(Dataset rows)
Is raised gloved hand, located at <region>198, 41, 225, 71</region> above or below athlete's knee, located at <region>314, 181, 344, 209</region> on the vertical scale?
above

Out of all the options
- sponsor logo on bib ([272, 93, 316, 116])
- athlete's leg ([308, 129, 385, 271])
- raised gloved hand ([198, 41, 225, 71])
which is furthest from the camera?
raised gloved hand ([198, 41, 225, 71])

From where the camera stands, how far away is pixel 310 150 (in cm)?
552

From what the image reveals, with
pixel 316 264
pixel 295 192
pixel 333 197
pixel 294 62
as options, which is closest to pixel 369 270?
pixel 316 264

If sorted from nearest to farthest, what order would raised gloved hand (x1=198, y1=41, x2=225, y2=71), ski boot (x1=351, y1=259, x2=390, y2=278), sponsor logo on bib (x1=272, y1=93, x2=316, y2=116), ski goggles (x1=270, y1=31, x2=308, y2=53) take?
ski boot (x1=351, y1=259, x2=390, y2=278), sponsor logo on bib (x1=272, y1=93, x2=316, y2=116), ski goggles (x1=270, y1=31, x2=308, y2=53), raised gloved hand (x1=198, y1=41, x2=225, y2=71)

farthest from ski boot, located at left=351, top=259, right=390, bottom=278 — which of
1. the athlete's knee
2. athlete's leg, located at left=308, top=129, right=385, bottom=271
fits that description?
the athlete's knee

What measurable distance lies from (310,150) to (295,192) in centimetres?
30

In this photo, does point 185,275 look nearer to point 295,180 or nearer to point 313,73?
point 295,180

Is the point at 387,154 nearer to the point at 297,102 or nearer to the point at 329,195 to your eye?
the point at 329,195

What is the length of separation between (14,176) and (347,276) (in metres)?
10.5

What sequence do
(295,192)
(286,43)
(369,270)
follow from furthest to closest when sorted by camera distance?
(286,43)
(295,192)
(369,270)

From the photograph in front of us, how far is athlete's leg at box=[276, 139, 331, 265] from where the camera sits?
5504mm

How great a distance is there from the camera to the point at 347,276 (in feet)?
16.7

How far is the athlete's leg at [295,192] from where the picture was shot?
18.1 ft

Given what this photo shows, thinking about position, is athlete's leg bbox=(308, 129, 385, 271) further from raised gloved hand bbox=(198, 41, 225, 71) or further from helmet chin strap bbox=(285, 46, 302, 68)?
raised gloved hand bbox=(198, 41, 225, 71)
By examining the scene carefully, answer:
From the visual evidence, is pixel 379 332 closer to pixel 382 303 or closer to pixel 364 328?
---
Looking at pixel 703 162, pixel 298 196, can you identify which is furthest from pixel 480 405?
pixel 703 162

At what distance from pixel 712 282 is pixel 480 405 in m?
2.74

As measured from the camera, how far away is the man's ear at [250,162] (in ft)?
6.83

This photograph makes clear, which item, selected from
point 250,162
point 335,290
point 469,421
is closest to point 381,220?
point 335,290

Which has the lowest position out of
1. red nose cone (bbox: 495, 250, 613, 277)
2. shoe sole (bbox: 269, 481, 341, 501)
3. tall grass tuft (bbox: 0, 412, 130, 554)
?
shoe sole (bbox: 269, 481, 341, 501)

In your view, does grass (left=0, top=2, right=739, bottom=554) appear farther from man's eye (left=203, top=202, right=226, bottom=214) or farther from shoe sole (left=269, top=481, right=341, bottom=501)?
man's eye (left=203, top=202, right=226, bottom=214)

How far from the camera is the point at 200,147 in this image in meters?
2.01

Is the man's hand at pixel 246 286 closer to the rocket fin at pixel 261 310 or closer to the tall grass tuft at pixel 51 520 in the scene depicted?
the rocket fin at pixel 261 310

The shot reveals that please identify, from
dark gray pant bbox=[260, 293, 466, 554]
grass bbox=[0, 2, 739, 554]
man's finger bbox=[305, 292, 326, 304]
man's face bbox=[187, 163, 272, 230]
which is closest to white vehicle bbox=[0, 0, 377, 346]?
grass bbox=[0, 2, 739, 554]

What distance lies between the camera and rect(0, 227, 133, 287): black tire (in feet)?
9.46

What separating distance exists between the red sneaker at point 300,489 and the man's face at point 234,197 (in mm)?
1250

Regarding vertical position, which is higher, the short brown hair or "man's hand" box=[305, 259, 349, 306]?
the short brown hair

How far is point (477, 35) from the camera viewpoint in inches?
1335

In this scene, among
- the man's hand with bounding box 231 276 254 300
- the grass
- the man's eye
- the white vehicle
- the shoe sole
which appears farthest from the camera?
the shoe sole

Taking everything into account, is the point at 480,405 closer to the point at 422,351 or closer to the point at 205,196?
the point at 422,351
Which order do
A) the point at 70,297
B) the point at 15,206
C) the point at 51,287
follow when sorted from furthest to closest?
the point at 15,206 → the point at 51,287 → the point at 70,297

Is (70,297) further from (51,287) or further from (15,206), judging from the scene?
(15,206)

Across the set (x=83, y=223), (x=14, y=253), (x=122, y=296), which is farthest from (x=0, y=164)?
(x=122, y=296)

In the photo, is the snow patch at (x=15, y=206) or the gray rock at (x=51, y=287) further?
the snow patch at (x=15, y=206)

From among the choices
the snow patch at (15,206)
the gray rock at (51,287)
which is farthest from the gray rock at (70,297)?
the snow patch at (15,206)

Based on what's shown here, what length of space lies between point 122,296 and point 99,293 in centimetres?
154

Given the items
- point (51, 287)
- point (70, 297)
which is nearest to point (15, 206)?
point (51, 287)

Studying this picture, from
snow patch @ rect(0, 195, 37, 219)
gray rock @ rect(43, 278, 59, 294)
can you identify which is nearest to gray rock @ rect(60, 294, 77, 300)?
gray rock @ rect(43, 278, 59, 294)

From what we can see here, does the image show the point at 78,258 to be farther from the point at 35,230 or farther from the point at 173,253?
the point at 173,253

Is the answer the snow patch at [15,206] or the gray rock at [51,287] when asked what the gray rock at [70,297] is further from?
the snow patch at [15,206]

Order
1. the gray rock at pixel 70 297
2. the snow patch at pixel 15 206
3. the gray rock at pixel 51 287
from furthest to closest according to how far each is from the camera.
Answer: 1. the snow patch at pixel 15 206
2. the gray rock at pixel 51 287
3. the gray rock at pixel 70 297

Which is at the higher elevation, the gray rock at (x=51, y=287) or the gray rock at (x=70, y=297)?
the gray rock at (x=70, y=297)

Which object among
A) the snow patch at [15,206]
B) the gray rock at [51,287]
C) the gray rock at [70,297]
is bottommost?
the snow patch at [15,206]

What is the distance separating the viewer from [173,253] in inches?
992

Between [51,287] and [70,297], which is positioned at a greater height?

__Work to do__:
Copy out, word for word, the part of the records that opens with the line containing "In this photo, does" and closes with the line containing "From the visual", keeping both of those lines.

__Exercise output__:
In this photo, does point 185,275 look nearer to point 295,180 or nearer to point 313,73?
point 295,180

Is the point at 387,154 nearer to the point at 297,102 or nearer to the point at 329,195 to your eye?
the point at 329,195

What is the length of separation between (14,176) and (347,276) (in metres)?
10.5

What sequence do
(295,192)
(286,43)
(369,270)
follow from furthest to closest when sorted by camera distance?
(286,43)
(295,192)
(369,270)

From the photograph in front of us, how far is athlete's leg at box=[276, 139, 331, 265] from where the camera sits?
5504mm

How great a distance is there from the camera to the point at 347,276 (in feet)?
16.7

How far is the athlete's leg at [295,192] from where the picture was shot?
18.1 ft

Given what this photo shows, thinking about position, is athlete's leg bbox=(308, 129, 385, 271) further from raised gloved hand bbox=(198, 41, 225, 71) or further from helmet chin strap bbox=(285, 46, 302, 68)?
raised gloved hand bbox=(198, 41, 225, 71)
By examining the scene carefully, answer:
From the visual evidence, is pixel 379 332 closer to pixel 382 303 or closer to pixel 364 328?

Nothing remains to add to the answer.